[GIVEN TEXT Boundary: Start]

The past fortnight has seen extreme rain that has caused floods and landslides across several countries including India, China and Japan.
Hundreds of thousands of people have been forced to evacuate as a result.
On Friday, South Korea was on high alert as a storm battered the capital Seoul, while in the Philippines officials warned of a tropical cyclone.
Earlier this week, Japan also reported record-breaking floods on the island of Kyushu in which at least eight people, including a local politician, died. Others are still missing.
“It’s raining like never before,” a spokesman for Japan’s meteorological agency said, as cities around the country logged record amounts of rain.
The World Meteorological Organization’s director of hydrology, water and cryosphere said developed countries such as Japan were “extremely alert, and they’re also very well prepared when it comes to flood management measures.”
“But many low-income countries have no warnings in place, hardly any flood defence structures and no integrated flood management,” Stefan Uhlenbrook added in his statement on Thursday.
Japanese authorities had earlier in the week evacuated more than 420,000 residents from two prefectures in Kyushu island.
“Your life is in danger, you need to take action immediately,” the orders read.
Meanwhile in Seoul, 135 people were evacuated early Friday as torrential rain hit the South Korean capital, causing power cuts across 4,000 households.
In an emergency meeting with government agencies, Prime Minister Han Duck-soo said preventing deaths was the country’s top priority.
“All public officials should remain alert and respond until the end of the monsoon,” Mr Han told local media.
He also warned officials to “thoroughly prepare” for the possibility of North Korea releasing water from a dam near the inter-Korean border after the country also received heavy rain.
Such releases in the past have often occurred without notice and led to flooding and deaths in the South.

[GIVEN TEXT Boundary: End]
[INFORMATION Boundary: Start]

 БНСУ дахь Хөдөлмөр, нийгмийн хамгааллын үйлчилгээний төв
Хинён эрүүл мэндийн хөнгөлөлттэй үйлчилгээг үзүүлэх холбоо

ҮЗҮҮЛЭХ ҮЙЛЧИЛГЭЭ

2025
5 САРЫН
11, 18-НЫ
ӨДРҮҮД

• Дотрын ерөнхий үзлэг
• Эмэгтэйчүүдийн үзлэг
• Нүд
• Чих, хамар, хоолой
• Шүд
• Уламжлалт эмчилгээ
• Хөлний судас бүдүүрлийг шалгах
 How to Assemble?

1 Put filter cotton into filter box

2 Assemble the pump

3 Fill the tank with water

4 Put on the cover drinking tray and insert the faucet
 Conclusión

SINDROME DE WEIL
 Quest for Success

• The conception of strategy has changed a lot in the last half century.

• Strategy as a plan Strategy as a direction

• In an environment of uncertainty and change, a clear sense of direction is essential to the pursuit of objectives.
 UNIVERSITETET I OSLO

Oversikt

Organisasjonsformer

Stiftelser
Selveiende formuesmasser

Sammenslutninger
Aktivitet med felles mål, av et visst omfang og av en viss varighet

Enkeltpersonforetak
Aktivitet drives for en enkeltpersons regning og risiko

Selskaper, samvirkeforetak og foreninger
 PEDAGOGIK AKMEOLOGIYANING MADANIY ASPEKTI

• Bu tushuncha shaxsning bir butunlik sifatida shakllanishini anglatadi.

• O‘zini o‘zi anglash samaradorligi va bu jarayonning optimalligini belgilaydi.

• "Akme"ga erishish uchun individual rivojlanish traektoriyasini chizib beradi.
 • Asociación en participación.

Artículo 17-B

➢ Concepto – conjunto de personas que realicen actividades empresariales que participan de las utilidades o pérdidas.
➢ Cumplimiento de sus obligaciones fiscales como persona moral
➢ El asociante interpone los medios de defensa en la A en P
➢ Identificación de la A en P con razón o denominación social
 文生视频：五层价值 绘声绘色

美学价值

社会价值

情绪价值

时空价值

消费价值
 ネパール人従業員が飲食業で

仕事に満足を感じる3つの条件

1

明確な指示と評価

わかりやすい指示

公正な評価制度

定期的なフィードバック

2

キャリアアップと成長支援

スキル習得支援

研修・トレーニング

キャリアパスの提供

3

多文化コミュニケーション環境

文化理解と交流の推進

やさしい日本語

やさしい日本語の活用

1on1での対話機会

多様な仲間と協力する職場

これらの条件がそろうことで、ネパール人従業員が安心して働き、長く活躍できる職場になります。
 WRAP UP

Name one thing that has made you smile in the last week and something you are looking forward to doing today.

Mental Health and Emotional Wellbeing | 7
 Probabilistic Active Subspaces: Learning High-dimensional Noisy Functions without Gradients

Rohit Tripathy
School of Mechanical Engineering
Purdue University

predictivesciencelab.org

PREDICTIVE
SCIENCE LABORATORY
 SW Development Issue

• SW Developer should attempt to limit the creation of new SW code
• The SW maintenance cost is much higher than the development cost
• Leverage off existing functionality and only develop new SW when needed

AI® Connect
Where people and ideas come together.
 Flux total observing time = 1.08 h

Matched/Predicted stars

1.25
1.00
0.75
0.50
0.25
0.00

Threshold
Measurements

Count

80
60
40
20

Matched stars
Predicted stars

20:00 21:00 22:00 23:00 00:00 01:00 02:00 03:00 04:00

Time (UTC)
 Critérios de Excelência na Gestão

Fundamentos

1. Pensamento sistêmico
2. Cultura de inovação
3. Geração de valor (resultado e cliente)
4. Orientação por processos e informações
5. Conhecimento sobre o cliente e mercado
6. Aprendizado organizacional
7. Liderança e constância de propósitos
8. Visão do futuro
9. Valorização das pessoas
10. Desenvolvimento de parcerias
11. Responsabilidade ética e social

[INFORMATION Boundary: End]

→ WORK ORDER 1
Reproduce the flooding report word for word, everything from "Japanese authorities had" down to "received heavy rain.".
→ WORK ORDER 2
According to the flooding report, how many residents did Japanese authorities evacuate from two prefectures on Kyushu island?

→ WRITTEN REPLY 1
Japanese authorities had earlier in the week evacuated more than 420,000 residents from two prefectures in Kyushu island.
“Your life is in danger, you need to take action immediately,” the orders read.
Meanwhile in Seoul, 135 people were evacuated early Friday as torrential rain hit the South Korean capital, causing power cuts across 4,000 households.
In an emergency meeting with government agencies, Prime Minister Han Duck-soo said preventing deaths was the country’s top priority.
“All public officials should remain alert and respond until the end of the monsoon,” Mr Han told local media.
He also warned officials to “thoroughly prepare” for the possibility of North Korea releasing water from a dam near the inter-Korean border after the country also received heavy rain.

→ WRITTEN REPLY 2
More than 420,000 residents.